The way to combat this? Both Astrid Maier, editor-in-chief at DPA, and Uli Köppen have had regular in-person training sessions or meetings for the newsroom to ask questions, talk about use cases and much more. Uli said they are ‘slowly trying to raise the AI literacy within the newsroom’. At Newsquest, they are going one step further by giving reporters dedicated time to experiment as Jody Doherty-Cove, head of AI, explained:
‘They can go and build their custom GPTs, find different ways that it works, and essentially, work on their knowledge of how to build these tools. It’s been remarkable. We have built a freedom of information bot which helps us with information requests, and that came from an assistant reporter coming up with the idea of building it themselves’.
Build vs buy
The big question for publishers when looking at AI tools to assist their journalism is, do they build it themselves or do they buy it?
At Newsquest, they went for the build option with a large language learning model (LLM) drafting out versions of articles based on notes. AI-assisted reporters were appointed to take on this role, which in turn freed up other reporters in the newsroom to get out of the office and make contacts. Jody elaborated:
‘Reporters can’t be turning around press releases anymore, and as a result, you have to change all of your onboarding, you have to change your messaging and you have to change your targets. Those are all things that we couldn’t start implementing if we didn’t build it ourselves’.
Astrid Maier and the DPA have also followed the build option:
‘We have integrated lots of AI functionalities into our self-built custom content management system. We have also been building lots of special GPTs and agents, and you can access them via your DPA ID. Then you can ask things like, please help me find some other angles to the story, or please take this piece and transform it into a FAQ and things like that.’
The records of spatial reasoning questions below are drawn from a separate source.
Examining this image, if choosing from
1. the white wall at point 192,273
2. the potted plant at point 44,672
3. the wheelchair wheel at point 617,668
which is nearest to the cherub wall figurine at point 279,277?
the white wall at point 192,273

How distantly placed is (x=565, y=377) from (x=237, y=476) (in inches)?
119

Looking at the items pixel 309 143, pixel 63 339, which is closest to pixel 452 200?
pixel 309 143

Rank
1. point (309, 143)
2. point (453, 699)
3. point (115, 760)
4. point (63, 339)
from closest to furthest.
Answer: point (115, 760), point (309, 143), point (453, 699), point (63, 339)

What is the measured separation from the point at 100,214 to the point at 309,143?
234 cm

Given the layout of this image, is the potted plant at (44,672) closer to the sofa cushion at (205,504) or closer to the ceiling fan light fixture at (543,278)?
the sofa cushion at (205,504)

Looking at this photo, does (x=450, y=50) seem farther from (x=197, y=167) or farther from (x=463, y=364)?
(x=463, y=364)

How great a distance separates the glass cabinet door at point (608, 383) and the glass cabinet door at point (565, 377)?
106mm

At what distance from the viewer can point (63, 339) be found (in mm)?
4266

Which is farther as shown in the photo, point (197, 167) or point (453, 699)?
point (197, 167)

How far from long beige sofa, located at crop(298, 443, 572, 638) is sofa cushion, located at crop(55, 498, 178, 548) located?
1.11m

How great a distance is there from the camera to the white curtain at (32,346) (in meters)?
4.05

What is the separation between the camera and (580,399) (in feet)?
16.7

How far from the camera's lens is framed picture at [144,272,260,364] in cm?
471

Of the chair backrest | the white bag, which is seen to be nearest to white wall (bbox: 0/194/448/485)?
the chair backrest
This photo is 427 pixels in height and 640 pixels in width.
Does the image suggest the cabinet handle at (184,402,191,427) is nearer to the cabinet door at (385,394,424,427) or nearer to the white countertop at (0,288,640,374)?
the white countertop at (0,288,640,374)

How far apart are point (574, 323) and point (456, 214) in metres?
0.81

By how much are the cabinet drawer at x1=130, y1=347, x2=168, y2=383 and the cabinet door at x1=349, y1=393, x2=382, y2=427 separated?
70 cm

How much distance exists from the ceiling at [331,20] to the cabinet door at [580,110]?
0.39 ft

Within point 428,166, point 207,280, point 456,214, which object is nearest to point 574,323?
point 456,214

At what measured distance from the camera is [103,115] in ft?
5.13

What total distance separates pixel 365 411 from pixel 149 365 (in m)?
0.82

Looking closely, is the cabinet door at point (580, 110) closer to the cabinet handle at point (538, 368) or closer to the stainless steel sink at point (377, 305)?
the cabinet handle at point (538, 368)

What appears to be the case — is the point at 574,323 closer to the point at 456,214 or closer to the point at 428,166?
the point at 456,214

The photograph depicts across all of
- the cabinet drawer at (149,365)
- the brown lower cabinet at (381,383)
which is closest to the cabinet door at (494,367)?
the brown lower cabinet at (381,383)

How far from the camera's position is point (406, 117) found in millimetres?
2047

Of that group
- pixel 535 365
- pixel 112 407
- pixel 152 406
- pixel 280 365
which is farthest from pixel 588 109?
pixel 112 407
Building might not be an option for every publisher, but Jane Barrett said that you need to consider your option carefully when it comes to buying:
‘They’re not cheap tools if you’re going to roll them out at enterprise level. So making smart decisions about which tools go where and to whom, what are the problems you’re trying to solve? That’s all very important’.
Further potential uses of AI in journalism
The technology has already had a massive impact on newsrooms but many see further potential. For Dmitry Shishkin, strategic editorial advisor at Ringier Media, it’s about ‘producing less but making the content work much harder’ and that he believes can be done by multimodality. Dmitry created the user needs model and feels that multimodality could fit into that:
‘If a breaking news story happens, you can have an educate me piece created as a first person video, and you can have an update me piece written as a 200 word article, or you can have also give me perspective piece delivered as a Q and A, for example, altogether. But all those things only can happen if your ontology/taxonomy is clean enough’.
Sannuta Raghu, head of AI lab at Scoll Media, had a similar idea, seeing potential for users to get news in the form they are used to or would like it. For example, clicking a button and getting the piece as a mind map. While for Agnes Stenbom, head of IN/LAB at Schibsted, it’s about building more chatbots and ‘trying to make news a practical value that you can with’.
Irene Jay Liu sees the potential having a bigger effect on the industry as a whole:
‘A really big opportunity is in pluralism of media. Imagine that people don’t actually have to be college educated writers anymore, but maybe they know their communities really well and can get the news out there. We could potentially break the traditional elite power barriers that we see in legacy media’.